**Source**

+ + + +

If you want atomic updates with APT, you could look into doing prestaged updates on ZFS. It should be possible to retrofit it into APT. Have it update a clone of the filesystem and create a new boot environment after it is done. The boot environment either is created or is not created. Then reboot into the updated OS and you can promote the clone and delete the old boot environment afterward. OpenSolaris had this capability over a decade ago.
> Databases implemented atomic transactions in the 70s.
And they have deadlocks as a result, which there is no good easy solution to (generally we work around by having only one program access a given database at a time, and even that is not 100% reliable).
Eh. Deadlocks can be avoided if you don’t use sql’s exact semantics. For example, foundationdb uses mvcc such that if two conflicting write transactions are committed at the same time, one transaction succeeds and the other is told to retry.
It works great in practice, even with a lot of concurrent clients. (iCloud is all built on foundationdb).
Hold & lock is what causes deadlocks. I agree with you - that would be a bad way to implement filesystem transactions. But we have a lot of other options.
This is kind of an interesting thought that more mirrors how Docker uses OverlayFS to track changes to the entire file system. No need for new file APIs.
> Developers could decide by passing flags to open.
Provided the underlying VFS has implemented them. They may not. Hence the point in the article that some developers only choose to support 'ext4' and nothing else.
> you’ll need enough free space to store both the old and new versions of your data.

+ + + +

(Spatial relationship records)
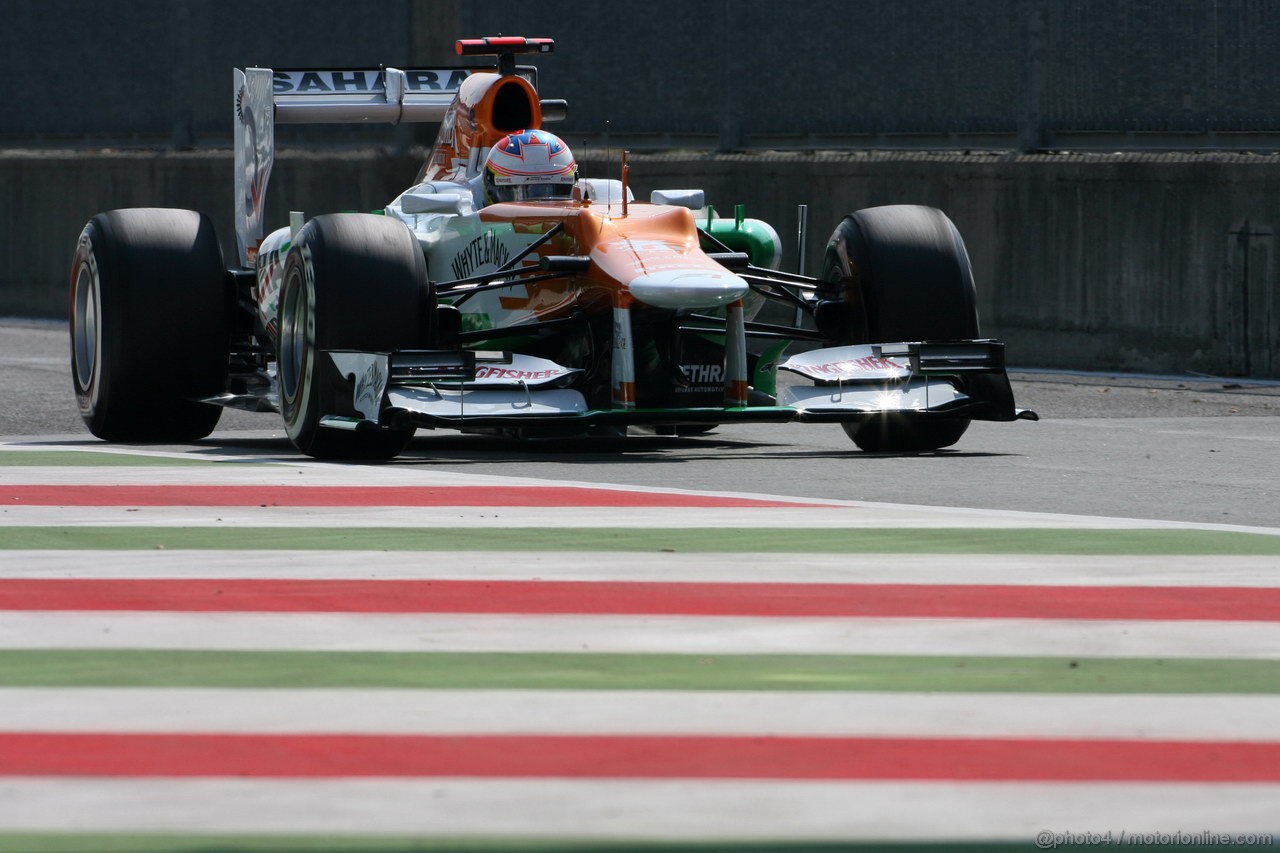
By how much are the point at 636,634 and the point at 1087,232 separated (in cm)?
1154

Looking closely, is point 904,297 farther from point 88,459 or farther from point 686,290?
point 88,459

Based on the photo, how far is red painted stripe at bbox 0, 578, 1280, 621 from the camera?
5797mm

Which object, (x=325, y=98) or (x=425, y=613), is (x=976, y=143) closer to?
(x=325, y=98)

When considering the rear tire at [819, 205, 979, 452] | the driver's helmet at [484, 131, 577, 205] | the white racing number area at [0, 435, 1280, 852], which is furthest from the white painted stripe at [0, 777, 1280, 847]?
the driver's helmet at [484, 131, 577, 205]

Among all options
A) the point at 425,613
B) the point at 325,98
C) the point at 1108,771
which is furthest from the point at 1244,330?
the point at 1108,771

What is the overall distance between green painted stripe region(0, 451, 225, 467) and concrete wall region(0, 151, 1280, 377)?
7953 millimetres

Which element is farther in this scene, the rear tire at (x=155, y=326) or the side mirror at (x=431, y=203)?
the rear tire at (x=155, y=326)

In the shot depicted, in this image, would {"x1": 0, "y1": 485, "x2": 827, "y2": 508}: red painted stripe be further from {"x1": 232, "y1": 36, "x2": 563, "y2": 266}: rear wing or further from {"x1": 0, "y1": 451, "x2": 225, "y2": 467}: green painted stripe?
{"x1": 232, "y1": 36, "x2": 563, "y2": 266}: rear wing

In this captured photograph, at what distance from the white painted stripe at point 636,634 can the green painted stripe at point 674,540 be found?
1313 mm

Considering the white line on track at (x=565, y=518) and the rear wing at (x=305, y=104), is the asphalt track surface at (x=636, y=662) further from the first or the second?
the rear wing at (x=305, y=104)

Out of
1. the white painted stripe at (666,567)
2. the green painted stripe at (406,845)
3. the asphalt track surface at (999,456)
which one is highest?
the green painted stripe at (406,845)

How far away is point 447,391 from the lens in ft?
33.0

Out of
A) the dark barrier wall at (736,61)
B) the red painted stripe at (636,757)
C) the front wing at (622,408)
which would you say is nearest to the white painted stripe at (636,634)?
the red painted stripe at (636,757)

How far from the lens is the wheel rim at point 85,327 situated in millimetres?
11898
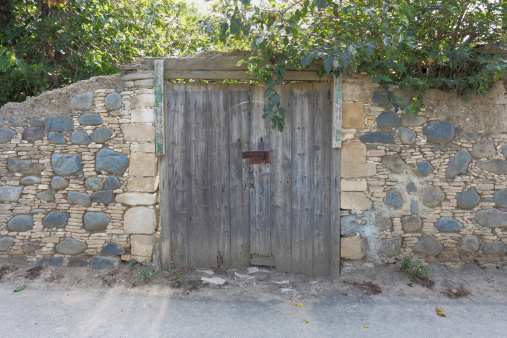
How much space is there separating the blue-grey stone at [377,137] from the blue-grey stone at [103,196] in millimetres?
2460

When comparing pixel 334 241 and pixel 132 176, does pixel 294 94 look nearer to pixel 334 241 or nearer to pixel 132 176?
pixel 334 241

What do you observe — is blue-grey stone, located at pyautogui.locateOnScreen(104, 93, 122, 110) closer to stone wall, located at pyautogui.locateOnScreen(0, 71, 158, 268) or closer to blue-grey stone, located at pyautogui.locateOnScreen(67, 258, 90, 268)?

+ + + +

**Goal of the exercise**
Answer the following questions using the thread on atomic updates.
(a) Which operating system had the capability for prestaged updates over a decade ago?
(b) What happens when two conflicting write transactions are committed at the same time in foundationdb?
(c) What does Docker use to track changes to the entire file system?

**The solution**
(a) OpenSolaris
(b) One transaction succeeds and the other is told to retry.
(c) OverlayFS